▶ _Task directions_:
In the answer, each entry below appears exactly as given, and no picture appears at all.

▶ _Material supplied_:
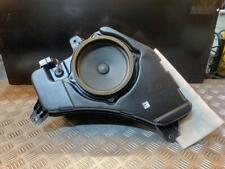 10-16 KIA SPORTAGE MK3/HYUNDAI JBL SUBWOOFER 96380 3W100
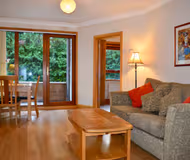 Ballsbridge Avenue, Dublin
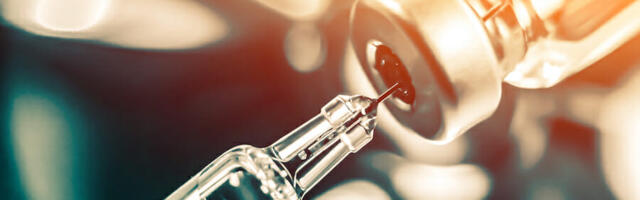 Stablepharma and Partner BB-NCIPD Ltd (Bul Bio) sign a second exclusive supply agreement to develop a fridge-free Tetanus mono vaccine.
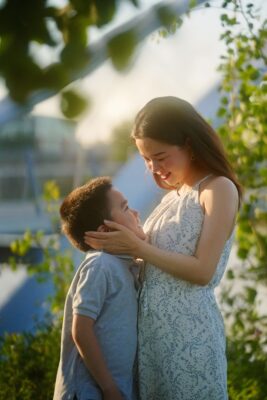 Facetune 03 08 2025 23 59 03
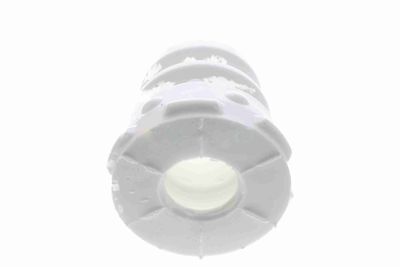 ANSCHLAGPUFFER FEDERUNG VAICO V106089 3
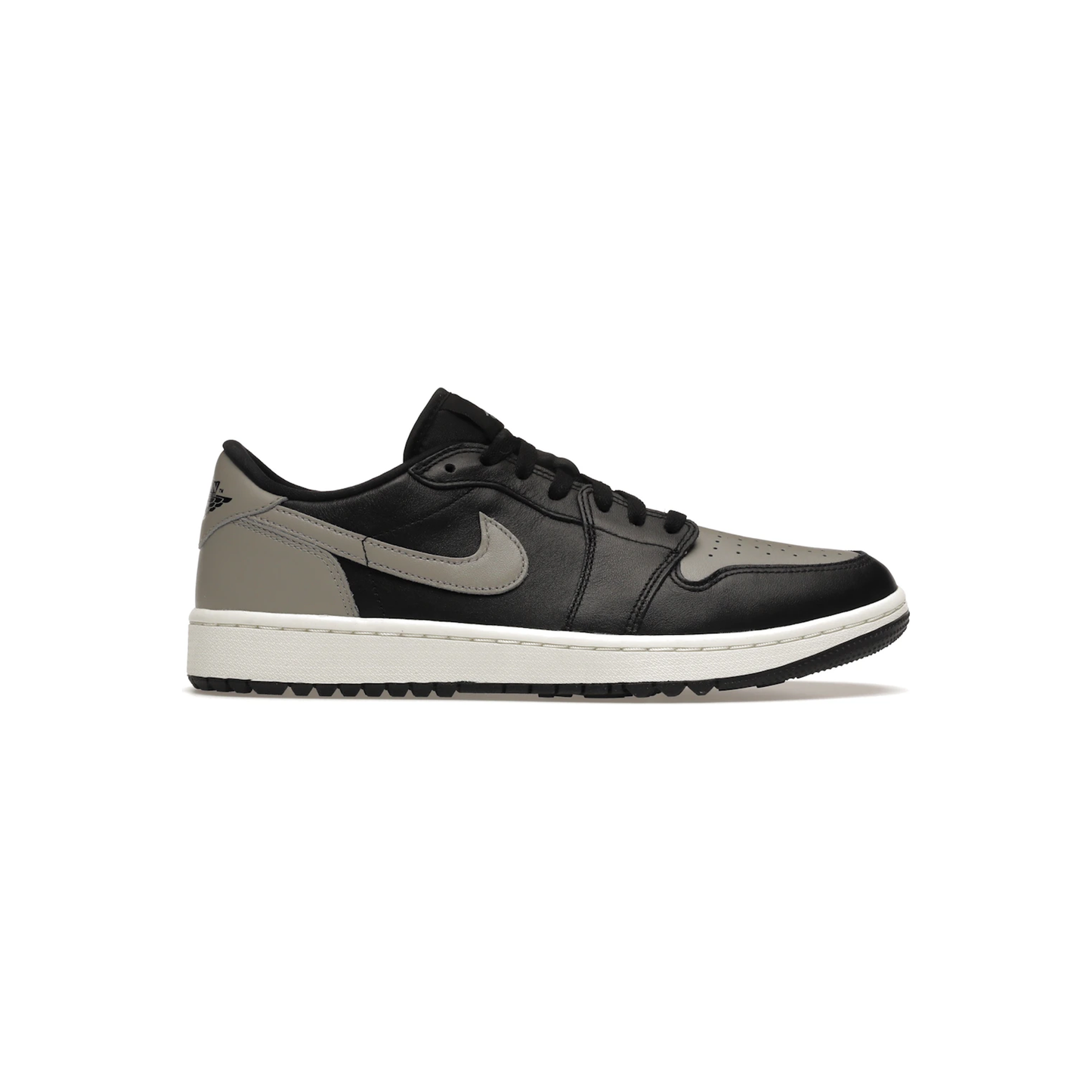jordan_1_retro_low_golf_shadow_0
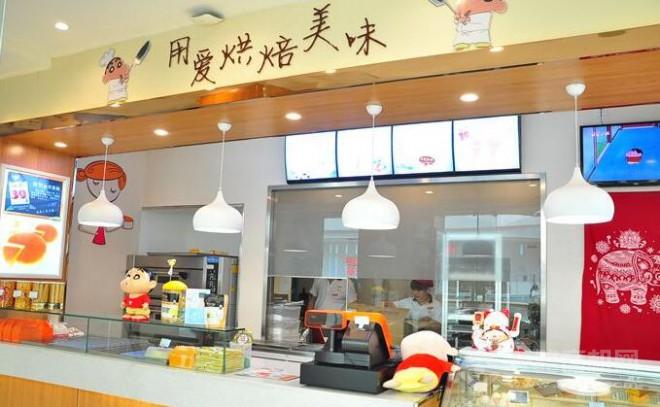 美丫妈妈起司蛋糕 美丫妈妈起司蛋糕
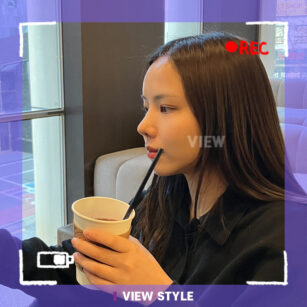 Повторная ринопластика и липосакция лица в VIEW Plastic Surgery Seoul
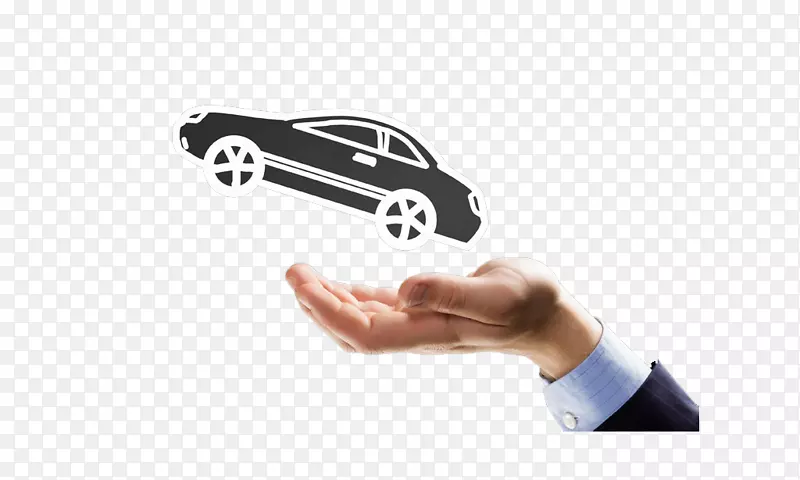 �����������ͼ�����ó��������ȿ���-������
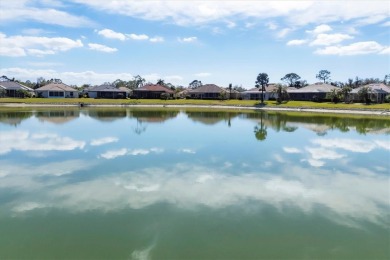 Discover this beautifully maintained home in the sought-after on Bobcat Trail Golf Club in Florida - for sale on GolfHomes.com, golf home, golf lot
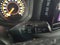 2027 Jeep Wrangler Rubicon X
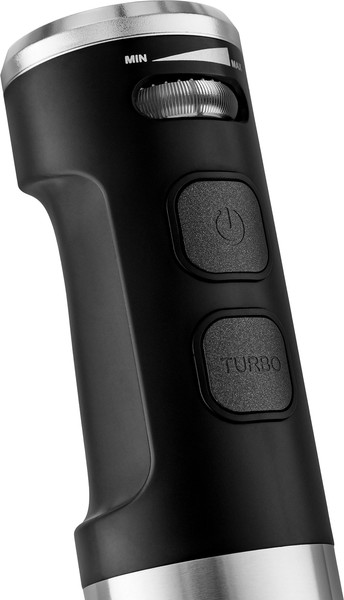 Блендер погружной Brayer BR1269- фото7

▶ _Written response_:
 10-16 KIA SPORTAGE MK3/HYUNDAI JBL SUBWOOFER 96380 3W100
 Ballsbridge Avenue, Dublin
 Stablepharma and Partner BB-NCIPD Ltd (Bul Bio) sign a second exclusive supply agreement to develop a fridge-free Tetanus mono vaccine.
 Facetune 03 08 2025 23 59 03
 ANSCHLAGPUFFER FEDERUNG VAICO V106089 3
jordan_1_retro_low_golf_shadow_0
 美丫妈妈起司蛋糕 美丫妈妈起司蛋糕
 Повторная ринопластика и липосакция лица в VIEW Plastic Surgery Seoul
 �����������ͼ�����ó��������ȿ���-������
 Discover this beautifully maintained home in the sought-after on Bobcat Trail Golf Club in Florida - for sale on GolfHomes.com, golf home, golf lot
 2027 Jeep Wrangler Rubicon X
 Блендер погружной Brayer BR1269- фото7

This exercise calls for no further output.